Ciekawym punktem dyskusji jest to, czy znaczenie zaburzeń zależnych od soli w kilku monogennych zespołach nadciśnienia, które zostały rozwiązane, przemawia za dominującą rolą soli poza tymi zespołami. Ponieważ wszystkie te zaburzenia wiążą się bezpośrednio lub pośrednio ze wzrostem wymiany sodu i potasu w kanaliku dystalnym, pacjenci z tymi zespołami występują z hipokaliemią jako rozpoznawalnym fenotypem. Byłoby nieprawdopodobnym zbiegiem okoliczności, gdyby wszystkie monogeniczne syndromy nadciśnienia okazały się mieć fenotyp, który wyzwala się z Auto Analyzera.

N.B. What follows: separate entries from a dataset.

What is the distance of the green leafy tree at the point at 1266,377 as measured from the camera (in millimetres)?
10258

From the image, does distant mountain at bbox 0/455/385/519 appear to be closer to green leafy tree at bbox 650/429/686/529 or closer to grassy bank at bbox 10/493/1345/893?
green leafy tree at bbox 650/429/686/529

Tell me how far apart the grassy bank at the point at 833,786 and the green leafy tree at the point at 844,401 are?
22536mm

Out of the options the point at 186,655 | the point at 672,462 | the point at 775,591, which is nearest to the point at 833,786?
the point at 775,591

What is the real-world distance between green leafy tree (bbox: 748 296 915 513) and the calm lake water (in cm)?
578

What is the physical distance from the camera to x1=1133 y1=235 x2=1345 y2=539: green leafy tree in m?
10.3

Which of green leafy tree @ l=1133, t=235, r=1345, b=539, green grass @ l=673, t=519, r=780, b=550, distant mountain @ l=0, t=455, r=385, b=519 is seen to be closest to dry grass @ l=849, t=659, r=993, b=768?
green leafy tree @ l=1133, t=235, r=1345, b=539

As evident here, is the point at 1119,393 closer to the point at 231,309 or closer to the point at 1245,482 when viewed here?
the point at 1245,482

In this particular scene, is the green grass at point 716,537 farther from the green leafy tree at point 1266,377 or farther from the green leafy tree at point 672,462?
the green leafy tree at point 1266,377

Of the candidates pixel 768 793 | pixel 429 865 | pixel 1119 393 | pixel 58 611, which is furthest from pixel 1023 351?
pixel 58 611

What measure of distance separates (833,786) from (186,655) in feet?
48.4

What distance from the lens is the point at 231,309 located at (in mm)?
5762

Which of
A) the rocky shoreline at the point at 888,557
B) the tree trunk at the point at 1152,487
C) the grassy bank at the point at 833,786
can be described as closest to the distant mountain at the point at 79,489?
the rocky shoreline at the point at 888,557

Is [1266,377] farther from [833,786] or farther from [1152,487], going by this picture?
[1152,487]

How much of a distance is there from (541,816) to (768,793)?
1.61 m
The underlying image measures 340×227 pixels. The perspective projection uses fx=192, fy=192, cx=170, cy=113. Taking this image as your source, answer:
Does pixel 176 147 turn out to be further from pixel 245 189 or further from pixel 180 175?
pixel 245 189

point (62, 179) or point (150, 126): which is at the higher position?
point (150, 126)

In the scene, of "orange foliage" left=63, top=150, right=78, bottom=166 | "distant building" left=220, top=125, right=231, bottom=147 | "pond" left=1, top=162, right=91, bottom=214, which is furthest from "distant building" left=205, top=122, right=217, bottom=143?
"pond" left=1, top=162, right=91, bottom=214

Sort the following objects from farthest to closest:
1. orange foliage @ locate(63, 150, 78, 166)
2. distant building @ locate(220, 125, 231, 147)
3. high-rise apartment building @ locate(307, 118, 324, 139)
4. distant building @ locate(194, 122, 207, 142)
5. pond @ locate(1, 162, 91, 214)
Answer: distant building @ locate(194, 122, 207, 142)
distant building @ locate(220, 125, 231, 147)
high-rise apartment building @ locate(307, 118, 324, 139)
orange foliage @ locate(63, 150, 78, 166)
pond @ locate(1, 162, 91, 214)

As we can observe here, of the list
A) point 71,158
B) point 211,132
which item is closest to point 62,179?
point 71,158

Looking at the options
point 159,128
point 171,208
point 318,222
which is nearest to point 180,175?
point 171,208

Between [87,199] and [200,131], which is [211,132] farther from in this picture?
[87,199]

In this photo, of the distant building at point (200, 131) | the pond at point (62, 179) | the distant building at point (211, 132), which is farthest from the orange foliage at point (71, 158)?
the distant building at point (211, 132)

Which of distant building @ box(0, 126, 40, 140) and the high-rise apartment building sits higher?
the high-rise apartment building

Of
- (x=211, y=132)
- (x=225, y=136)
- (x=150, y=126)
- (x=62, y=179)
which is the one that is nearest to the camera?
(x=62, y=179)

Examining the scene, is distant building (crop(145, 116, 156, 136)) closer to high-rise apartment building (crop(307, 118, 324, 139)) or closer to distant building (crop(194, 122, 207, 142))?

Historyczna perspektywa książki pozwala na ładnie przedstawione spekulacje, że czarni z nadciśnieniem w obu Amerykach zostali wybrani do utrzymujących się soli alleli genetycznych w wyniku przerażających warunków handlu niewolnikami: nie tylko transatlantyckiego rejsu, ale także równie brutalne warunki uwięzienia w oczekiwaniu na transport
[hasła pokrewne: alprazolam, Enterolceftriakson, Leukocyturia ]
[więcej w: olx wolbrom, dermatolog gorzow, boski chillout cda ]
Comments are closed.
Też słyszałam bardzo dobre opinie o rehabilitacji
[..] Odniesienie w tekscie do schodołaz towarowy[…]
Czy zdjęcia płodu na USG 4D są faktycznie tak dokładne
[..] Oznaczono ponizsze tresci z artykulu oryginalnego: olejowanie włosów[…]
czy to moze zagrażać życiu nienarodzonego dziecka?